*** Opening of Text excerpt ***
On the other hand, it was still our community, and our community norms were such that use of the tool was forbidden. Someone outside the community coming in with a tool that threatened it was, needless to say, unwelcome.

Today, the communities that I mentioned no longer exist. GameFAQs is slowly dying; now there are more scattered communities on various platforms, and an active Discord server. In the age where people are Extremely Online it’s no longer the case that a single website could have the same effect that it once did.

I think there is also some benefit to it: rescuing other people is considerably more lucrative than doing normal missions. Because my tool allows you to generate your own missions to go on, people wanting to get stronger could use it to make that easier. (And there’s no PVP or multiplayer where this would create an unfair advantage.)
*** Close of Text excerpt ***
### Required action A:
Translate this sentence from the text excerpt into Spanish: "Today, the communities that I mentioned no longer exist."
### Required action B:
Reproduce the part of the text excerpt starting with "I think there" and going on through "an unfair advantage.)".
*** Opening of Dataset content ***
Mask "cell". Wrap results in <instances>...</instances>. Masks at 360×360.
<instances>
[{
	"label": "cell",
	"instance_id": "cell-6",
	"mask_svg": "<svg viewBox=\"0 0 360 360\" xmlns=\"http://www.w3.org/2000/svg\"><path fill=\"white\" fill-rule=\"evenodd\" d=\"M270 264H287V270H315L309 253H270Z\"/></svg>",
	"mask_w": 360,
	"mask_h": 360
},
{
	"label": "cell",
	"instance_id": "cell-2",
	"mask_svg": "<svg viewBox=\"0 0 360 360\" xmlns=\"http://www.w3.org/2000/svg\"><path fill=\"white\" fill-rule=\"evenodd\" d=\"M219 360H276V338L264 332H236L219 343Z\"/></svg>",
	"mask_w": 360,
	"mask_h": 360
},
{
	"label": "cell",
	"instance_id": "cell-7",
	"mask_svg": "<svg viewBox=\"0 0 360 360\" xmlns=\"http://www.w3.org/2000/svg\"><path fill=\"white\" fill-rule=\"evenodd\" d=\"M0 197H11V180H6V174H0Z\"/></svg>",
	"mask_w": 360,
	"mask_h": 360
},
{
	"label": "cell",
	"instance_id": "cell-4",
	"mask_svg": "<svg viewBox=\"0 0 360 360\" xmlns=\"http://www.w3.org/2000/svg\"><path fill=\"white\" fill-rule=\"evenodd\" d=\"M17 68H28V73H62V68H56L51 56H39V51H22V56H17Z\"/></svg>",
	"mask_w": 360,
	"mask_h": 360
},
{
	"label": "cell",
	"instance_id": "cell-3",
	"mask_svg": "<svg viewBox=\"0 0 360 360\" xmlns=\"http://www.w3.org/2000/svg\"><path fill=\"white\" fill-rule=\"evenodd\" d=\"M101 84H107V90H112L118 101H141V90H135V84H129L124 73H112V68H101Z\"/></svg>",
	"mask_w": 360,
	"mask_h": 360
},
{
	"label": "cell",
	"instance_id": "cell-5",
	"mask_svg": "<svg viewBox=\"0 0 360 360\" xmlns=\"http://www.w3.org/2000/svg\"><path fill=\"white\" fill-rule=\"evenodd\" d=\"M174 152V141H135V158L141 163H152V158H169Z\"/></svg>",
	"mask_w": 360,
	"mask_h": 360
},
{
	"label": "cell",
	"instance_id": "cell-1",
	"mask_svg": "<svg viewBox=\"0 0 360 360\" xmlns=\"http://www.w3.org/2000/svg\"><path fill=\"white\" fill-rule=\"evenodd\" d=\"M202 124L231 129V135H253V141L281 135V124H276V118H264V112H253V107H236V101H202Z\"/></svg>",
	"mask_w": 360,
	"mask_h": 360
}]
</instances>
*** Close of Dataset content ***
### Task answer A:
Hoy en día, las comunidades que mencioné ya no existen.

### Task answer B:
I think there is also some benefit to it: rescuing other people is considerably more lucrative than doing normal missions. Because my tool allows you to generate your own missions to go on, people wanting to get stronger could use it to make that easier. (And there’s no PVP or multiplayer where this would create an unfair advantage.)